Programs and plans can become lazy ways of doing church. Go to the conference, buy the materials, implement the plan. Before we know it. we are quoting Lucado, Warren, Maxwell, Osteen (I like these guys) or popular political pundits, more than we are Jesus, Paul, and other men and women of the Bible.
I repent of settling for church traditions that were selfish, self-serving, and pleasing to me, instead of making disciples. Going to church can often be idolatrous. We worship the music styles, the furniture placement, the start times, and the ending times. ("Pastor Good got us out before noon.")
We make idols of certain social gatherings and seasonal programs. All the while our children, grandchildren, neighbors, coworkers, and the rest of the world can go to hell.
In some churches we idolize our beliefs, doctrines, and theology, but see too little of them lived out moment by moment.

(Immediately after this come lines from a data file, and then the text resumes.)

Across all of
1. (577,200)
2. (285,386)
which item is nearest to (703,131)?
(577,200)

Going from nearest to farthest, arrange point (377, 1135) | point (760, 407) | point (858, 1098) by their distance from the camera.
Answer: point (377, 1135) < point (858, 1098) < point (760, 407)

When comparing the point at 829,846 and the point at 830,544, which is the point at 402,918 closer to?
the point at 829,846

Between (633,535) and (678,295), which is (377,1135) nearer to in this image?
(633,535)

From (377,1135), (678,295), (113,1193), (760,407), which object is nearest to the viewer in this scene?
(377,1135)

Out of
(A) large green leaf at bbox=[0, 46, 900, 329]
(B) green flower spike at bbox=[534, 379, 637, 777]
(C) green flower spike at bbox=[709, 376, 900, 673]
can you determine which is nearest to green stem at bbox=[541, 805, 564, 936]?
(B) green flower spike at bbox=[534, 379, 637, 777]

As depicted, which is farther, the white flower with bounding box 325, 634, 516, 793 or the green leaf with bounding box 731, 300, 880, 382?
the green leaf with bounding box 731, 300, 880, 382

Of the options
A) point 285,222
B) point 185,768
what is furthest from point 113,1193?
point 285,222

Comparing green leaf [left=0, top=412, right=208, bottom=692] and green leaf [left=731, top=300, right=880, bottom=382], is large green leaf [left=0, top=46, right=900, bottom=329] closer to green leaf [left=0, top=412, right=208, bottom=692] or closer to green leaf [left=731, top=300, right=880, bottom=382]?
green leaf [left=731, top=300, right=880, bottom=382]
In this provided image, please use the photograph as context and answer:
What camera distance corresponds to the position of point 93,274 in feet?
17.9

We have substituted religion for relationships. We substitute legalism for loving our neighbors. I am guilty. I confess and I repent.

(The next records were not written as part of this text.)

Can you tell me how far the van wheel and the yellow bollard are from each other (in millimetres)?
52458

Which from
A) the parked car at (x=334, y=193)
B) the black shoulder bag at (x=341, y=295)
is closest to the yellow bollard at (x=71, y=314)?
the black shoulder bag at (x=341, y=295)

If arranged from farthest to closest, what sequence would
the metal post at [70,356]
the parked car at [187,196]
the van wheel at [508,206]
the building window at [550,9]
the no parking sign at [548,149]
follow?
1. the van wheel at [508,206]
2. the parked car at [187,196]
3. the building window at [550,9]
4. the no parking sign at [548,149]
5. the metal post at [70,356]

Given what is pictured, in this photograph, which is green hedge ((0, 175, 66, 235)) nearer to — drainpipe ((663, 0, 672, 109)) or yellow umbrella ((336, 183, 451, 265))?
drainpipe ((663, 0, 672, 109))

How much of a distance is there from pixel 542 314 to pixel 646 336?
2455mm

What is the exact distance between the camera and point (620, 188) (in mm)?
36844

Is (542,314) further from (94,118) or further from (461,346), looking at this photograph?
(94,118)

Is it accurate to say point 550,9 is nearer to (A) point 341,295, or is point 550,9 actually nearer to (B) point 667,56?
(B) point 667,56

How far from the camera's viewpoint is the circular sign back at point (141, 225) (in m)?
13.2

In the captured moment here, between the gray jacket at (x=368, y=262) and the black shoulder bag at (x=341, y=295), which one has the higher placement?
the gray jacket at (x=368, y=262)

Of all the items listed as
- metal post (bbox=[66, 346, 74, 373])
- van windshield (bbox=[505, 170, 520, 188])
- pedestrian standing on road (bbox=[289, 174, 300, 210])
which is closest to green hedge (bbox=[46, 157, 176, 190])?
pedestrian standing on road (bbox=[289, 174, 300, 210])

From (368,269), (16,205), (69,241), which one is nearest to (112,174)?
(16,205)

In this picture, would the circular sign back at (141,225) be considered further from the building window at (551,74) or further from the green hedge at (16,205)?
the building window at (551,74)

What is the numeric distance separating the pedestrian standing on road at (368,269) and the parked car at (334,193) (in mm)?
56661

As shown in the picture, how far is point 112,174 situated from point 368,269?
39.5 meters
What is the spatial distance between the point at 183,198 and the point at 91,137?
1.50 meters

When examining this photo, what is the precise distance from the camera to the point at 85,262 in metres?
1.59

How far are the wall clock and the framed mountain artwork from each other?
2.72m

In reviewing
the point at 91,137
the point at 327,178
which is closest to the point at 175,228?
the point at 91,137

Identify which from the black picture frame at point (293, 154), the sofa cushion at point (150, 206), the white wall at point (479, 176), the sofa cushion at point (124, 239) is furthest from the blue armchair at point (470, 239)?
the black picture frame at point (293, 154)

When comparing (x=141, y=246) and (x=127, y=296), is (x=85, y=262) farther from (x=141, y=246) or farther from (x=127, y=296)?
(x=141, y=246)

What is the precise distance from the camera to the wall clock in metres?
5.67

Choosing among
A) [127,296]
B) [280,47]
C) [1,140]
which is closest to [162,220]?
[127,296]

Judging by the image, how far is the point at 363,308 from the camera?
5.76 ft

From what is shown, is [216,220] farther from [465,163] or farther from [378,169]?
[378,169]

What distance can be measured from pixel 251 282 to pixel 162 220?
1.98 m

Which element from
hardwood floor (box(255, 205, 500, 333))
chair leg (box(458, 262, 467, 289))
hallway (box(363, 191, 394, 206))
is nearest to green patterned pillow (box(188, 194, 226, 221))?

Please understand my heart. I must quit judging the motives of others and acting as if those who do things differently are evil. Others' motives are more important than their methods. I realize that God judges the heart, and I don't want mine to be focused on my traditions, style, or preferences. I want whatever will help us connect to and reach people with Good News, especially young folks.
I love the Church. Jesus gave his life for her. If there are shortcomings, I will take the blame — and I will do better.
I must fall on my knees. I must practice listening to God. I must immerse myself in His Word. I need to believe it and live it. I must put aside all of my preconceived notions and long-loved traditions and see what God is doing and saying to me today. I will quit cursing the darkness and light up my little world. I will move beyond blaming others, and just move on.
I will seek His breath, His wind, His fire, and not care what others think that even means. I will quit evaluating the Church against my opinions or preferences and work to make her a Church of changed lives, loving relationships, healed hurts, and credible disciples.
I repent. How about you?
Greg Mason is superintendent of the Louisiana and Mississippi Districts for the Church of the Nazarene.